# Your tasks:
1. According to the tasting notes, how large is the Clos du Chapeau plot, and in which place is it located?
2. Transcribe the tasting notes between "Jokingly, as we" and "for the whites.", inclusive.

# Selected extract:
Tasted in Premeaux with Géraldine Godot, 27 November, 2018.
Domaine de L’Arlot
Tel: +33 3 80 61 01 92
Géraldine on 2018:
“2018 confirmed 2017, it’s a nice vintage for both volume and quality. The climate was positive for the harvest – it’s a vintage without doubt that was very dry and very warm, here in Premeaux we had the hail twice though, but there was good in the bad because the extra rain that we had was a horror to try to work in the vines as everything was so wet but the rain was also a benefit because we had ripe grapes without the stress of dryness or any lack of maturity – in fact analytically everything was better than 2017 – plus we made more than in 2017, though we expected the half, I really thought it could be a morose harvest, but it was quite the reverse! Malos already done – there wasn’t much malic acid!”
Géraldine on 2017:
“2017 – the start was work – oof! Twice! Yet it was a tranquil vintage, a touch of hail but not frost – serene compared to 2016. We had good surprises in some parcels. Was very hard to estimate the date for starting the harvest, at the end of August there was still a lot of acidity, in the end I though we took a good compromise between the acidity and the maturity. The colours were very soft and we were expecting something more like 15 or 16. The elevage was of the highest importance, I think that these are wines that were built during elevage – they are not big, but they are fine and have class. I think the true connoisseurs will enjoy these wines more than the 15s or 16s. ”
Jokingly, as we tasted, I asked Géraldine ‘Where are the tannins of Premeaux?‘ Fortunately she recognised the attempted whit behind my question but still answered well “Wine does not have to be about power – you can have concentration with class too, but you also need refreshment.” And that is exactly what she has delivered. These wines were in a very elegant style but they were quite the most beautiful that I tasted in my whole November visiting schedule. Bravo!
“Made the first bottling in August, because maturity was high and we had plenty of volume, I didn’t want heavy wines and so I wanted to be prudent with the use of whole clusters, so there’s a little more than in 2015 and 2016.”
2017 Hautes Côtes de Nuits Le Mont
The same parcel as for the whites.
Quite good colour. Nice volume, an open nose, showing a little whole cluster. Nice volume in the mouth, open like the nose – growing intensity of flavour – this is a well-constructed and delicious wine, creamy in the finish. Wait a couple of years for this.
2017 Côte de Nuits Villages Clos du Chapeau
A 1.6 hectare plot in Comblanchien. Also bottled end of August, just before the harvest.
Maybe a little less colour. A similar nose but with a hint more intensity of aroma. Similarly open but a touch more depth to the concentration a suggestion of reduction, but really an open style again, beautifully textured, faintly saline with attractive bitters in the finish. Already nearly drinking.
All the following are barrel samples taken today:
2017 Nuits St.Georges 1er ‘Mont des Oiseau’
Almost a tiny almond and reduction to the aromatic ensemble. Great volume but with depth of texture and concentration, tiny, tiny grains of ripe tannin. Deliciously flavoured finishing notes – ooh that’s good!

# Rows:
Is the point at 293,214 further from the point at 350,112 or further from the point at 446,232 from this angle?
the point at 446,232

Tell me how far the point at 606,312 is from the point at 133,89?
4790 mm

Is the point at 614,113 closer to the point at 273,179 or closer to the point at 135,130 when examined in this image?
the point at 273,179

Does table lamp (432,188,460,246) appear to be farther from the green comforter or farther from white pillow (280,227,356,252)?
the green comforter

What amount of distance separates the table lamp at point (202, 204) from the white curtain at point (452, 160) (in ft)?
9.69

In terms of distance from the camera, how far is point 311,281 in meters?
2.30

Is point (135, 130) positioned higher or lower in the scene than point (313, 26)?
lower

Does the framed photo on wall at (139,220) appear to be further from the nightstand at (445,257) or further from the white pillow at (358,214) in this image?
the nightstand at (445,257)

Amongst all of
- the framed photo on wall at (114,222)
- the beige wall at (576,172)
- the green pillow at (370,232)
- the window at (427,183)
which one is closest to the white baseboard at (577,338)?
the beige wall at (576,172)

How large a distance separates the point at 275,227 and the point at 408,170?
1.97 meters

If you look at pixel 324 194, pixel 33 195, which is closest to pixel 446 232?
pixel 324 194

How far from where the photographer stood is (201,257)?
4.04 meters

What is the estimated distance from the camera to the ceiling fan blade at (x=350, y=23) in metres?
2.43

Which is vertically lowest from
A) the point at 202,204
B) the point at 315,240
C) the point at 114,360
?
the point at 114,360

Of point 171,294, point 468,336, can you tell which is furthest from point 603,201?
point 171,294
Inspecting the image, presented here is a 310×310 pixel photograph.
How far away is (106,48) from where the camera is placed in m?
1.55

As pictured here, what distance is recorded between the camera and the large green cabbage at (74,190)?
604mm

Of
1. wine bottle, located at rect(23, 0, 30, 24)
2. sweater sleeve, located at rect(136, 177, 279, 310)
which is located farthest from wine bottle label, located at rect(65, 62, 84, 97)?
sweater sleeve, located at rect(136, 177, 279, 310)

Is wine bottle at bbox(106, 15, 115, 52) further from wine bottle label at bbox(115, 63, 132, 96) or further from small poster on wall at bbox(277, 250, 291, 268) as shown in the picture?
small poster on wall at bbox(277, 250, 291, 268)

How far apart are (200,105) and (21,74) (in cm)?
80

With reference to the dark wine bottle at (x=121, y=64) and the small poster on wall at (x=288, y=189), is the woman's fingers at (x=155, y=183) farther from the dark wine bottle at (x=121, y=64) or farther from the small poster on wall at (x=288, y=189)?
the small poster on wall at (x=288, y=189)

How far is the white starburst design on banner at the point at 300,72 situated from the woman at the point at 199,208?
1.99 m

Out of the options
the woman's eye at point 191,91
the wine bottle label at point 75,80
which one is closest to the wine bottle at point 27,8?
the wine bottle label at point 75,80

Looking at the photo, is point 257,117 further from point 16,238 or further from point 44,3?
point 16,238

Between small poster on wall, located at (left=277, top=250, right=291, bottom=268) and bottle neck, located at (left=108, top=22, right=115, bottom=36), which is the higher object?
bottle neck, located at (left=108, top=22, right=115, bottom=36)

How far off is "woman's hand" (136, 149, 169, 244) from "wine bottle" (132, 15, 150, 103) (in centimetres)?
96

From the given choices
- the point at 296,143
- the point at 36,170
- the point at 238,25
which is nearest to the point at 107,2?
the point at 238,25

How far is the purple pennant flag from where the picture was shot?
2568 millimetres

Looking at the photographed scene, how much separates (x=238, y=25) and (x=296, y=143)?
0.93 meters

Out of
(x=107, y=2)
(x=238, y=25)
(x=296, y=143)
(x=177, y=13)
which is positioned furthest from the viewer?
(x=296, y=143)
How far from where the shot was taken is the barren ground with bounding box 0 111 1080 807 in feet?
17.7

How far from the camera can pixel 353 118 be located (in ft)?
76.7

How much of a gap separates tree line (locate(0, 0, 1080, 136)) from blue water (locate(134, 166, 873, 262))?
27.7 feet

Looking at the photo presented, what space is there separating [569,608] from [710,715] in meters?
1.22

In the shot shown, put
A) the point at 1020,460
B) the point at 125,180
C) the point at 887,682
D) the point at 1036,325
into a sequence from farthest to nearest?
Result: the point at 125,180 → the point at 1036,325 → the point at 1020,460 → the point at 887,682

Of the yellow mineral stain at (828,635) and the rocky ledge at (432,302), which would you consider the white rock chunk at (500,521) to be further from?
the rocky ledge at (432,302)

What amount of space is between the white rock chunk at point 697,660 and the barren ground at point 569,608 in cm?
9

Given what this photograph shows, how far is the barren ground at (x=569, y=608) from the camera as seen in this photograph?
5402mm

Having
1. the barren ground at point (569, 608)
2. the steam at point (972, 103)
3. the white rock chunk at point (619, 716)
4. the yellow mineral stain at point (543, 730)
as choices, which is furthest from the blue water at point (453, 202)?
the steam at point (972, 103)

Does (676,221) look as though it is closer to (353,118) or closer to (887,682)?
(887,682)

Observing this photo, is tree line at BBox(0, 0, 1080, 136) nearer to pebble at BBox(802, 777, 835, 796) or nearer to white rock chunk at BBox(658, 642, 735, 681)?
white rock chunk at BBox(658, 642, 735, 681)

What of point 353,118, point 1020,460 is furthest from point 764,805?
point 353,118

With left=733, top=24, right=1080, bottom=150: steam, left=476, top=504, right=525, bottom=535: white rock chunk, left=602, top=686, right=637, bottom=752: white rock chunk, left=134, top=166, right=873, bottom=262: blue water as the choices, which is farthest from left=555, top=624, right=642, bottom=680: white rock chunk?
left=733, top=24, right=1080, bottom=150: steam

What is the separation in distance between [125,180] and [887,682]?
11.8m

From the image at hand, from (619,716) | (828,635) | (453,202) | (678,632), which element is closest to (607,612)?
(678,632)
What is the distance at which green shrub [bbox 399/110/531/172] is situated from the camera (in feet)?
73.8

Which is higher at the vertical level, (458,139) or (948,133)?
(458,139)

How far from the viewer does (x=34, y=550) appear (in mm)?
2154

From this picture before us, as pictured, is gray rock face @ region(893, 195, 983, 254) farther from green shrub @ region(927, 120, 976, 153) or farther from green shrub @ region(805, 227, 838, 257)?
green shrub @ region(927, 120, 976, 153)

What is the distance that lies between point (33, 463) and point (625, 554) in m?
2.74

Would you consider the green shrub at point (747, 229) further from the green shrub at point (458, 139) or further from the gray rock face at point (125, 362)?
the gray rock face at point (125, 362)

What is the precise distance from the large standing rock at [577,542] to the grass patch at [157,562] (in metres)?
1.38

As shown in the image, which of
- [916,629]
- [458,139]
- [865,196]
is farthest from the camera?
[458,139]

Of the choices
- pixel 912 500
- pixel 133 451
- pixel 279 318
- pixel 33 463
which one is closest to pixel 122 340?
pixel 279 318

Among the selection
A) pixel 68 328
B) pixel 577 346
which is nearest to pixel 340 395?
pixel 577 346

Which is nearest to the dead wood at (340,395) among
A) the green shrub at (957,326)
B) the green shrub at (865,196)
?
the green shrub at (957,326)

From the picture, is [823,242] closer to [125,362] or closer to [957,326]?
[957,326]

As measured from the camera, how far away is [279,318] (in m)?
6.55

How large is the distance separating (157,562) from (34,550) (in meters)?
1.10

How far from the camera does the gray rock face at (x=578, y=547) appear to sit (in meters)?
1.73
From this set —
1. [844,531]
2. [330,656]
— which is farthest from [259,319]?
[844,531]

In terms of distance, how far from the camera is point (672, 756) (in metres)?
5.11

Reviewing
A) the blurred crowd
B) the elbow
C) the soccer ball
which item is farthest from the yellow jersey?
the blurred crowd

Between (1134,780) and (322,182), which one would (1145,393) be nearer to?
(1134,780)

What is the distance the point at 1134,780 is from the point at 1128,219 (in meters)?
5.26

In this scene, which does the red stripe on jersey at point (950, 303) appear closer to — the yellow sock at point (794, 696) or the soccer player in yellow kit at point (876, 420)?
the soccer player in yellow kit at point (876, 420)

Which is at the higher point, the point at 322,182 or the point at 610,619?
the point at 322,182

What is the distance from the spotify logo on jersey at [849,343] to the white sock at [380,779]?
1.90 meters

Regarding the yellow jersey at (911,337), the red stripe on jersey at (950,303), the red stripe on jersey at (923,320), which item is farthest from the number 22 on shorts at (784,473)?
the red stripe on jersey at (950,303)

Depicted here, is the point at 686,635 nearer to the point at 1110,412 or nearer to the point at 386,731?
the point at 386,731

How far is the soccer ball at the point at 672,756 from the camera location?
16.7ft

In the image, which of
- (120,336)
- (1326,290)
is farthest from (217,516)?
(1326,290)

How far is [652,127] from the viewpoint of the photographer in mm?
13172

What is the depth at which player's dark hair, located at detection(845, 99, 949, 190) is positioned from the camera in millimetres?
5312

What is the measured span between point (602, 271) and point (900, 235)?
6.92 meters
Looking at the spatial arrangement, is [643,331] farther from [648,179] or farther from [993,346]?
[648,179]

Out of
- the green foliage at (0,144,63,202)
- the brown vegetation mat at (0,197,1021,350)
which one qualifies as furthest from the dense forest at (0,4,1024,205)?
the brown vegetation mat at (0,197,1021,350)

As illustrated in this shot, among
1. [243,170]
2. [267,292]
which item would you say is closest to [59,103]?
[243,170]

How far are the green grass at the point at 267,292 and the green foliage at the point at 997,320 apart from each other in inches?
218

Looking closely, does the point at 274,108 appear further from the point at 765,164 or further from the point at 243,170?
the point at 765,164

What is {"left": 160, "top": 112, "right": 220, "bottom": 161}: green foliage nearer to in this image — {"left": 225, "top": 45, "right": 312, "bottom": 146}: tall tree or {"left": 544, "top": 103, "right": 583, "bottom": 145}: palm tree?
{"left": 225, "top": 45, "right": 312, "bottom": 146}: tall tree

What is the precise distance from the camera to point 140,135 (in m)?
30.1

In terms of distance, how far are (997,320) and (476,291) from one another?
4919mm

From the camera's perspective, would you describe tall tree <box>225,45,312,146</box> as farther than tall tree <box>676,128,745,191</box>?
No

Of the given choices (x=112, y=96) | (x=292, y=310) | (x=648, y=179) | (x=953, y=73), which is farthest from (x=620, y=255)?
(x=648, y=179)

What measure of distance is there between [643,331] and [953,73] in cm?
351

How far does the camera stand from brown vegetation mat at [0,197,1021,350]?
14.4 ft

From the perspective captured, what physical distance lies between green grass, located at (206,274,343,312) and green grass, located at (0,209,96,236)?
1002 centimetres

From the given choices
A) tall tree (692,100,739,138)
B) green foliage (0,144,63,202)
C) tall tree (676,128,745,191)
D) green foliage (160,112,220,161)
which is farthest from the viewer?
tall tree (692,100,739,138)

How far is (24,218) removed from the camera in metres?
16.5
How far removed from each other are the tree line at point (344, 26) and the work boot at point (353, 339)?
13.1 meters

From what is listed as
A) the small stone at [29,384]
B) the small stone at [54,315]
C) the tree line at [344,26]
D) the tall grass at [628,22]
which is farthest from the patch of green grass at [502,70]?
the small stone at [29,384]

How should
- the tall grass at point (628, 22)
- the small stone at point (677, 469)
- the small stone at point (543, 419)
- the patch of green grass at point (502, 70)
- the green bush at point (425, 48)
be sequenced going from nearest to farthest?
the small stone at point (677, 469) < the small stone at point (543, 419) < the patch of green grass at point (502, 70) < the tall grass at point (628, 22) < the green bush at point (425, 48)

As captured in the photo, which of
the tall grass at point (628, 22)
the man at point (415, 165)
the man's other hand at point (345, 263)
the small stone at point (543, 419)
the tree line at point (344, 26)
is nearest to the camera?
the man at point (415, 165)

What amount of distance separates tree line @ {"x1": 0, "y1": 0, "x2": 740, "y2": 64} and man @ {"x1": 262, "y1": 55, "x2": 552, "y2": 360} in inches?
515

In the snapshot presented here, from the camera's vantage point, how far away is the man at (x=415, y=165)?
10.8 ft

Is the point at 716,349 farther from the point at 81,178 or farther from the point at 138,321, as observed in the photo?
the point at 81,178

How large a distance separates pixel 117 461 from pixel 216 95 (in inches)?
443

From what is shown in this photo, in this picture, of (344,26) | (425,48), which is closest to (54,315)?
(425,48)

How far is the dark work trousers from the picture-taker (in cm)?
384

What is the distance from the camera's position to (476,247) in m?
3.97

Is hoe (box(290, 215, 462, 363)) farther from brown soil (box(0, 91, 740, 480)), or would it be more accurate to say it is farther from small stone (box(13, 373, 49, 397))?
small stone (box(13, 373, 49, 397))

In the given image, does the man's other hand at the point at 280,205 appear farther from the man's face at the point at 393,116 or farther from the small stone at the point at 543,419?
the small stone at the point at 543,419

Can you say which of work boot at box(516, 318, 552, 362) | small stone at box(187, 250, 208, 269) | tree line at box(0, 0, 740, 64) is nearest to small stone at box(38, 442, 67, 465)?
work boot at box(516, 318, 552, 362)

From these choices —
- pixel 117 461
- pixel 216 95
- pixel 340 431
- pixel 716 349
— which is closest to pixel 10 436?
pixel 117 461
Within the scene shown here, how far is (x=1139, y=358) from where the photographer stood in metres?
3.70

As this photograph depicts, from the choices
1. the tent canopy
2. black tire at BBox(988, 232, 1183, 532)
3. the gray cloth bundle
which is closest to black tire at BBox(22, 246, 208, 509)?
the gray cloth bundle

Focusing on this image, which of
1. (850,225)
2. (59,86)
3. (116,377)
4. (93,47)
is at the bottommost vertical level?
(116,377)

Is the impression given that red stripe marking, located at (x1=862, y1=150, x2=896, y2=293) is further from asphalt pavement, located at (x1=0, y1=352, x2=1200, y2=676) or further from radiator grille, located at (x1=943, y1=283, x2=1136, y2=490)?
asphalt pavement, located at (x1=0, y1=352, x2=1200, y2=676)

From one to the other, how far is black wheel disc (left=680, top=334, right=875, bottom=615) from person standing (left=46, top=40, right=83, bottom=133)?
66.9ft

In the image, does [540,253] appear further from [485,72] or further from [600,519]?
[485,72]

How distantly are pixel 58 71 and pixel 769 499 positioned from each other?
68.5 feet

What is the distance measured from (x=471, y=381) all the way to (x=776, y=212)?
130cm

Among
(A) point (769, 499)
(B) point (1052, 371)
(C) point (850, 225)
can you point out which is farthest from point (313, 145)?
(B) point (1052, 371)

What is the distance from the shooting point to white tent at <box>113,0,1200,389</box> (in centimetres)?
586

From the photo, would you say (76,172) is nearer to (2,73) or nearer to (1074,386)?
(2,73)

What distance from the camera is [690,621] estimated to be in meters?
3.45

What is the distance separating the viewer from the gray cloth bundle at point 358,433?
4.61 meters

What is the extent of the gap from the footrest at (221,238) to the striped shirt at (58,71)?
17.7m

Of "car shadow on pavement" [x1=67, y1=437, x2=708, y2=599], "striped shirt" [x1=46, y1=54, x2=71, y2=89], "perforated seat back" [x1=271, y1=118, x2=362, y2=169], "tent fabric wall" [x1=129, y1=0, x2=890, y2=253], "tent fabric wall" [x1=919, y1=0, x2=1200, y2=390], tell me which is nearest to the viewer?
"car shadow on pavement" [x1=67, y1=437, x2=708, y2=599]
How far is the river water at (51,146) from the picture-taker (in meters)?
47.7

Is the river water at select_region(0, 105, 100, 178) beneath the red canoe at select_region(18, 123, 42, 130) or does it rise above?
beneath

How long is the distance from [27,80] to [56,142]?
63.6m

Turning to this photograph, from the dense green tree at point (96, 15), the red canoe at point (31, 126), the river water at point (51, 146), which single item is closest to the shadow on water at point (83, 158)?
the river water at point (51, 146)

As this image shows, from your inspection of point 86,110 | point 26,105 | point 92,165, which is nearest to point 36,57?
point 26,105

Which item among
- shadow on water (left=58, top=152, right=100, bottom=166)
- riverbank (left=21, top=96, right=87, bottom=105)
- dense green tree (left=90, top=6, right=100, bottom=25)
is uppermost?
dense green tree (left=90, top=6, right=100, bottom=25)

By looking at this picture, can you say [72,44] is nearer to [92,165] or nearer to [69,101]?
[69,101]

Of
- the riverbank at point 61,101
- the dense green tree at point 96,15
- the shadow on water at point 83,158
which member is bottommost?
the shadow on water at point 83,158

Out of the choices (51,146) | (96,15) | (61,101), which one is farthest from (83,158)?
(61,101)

# Solved tasks:
1. It is a 1.6 hectare plot in Comblanchien.

2.
Jokingly, as we tasted, I asked Géraldine ‘Where are the tannins of Premeaux?‘ Fortunately she recognised the attempted whit behind my question but still answered well “Wine does not have to be about power – you can have concentration with class too, but you also need refreshment.” And that is exactly what she has delivered. These wines were in a very elegant style but they were quite the most beautiful that I tasted in my whole November visiting schedule. Bravo!
“Made the first bottling in August, because maturity was high and we had plenty of volume, I didn’t want heavy wines and so I wanted to be prudent with the use of whole clusters, so there’s a little more than in 2015 and 2016.”
2017 Hautes Côtes de Nuits Le Mont
The same parcel as for the whites.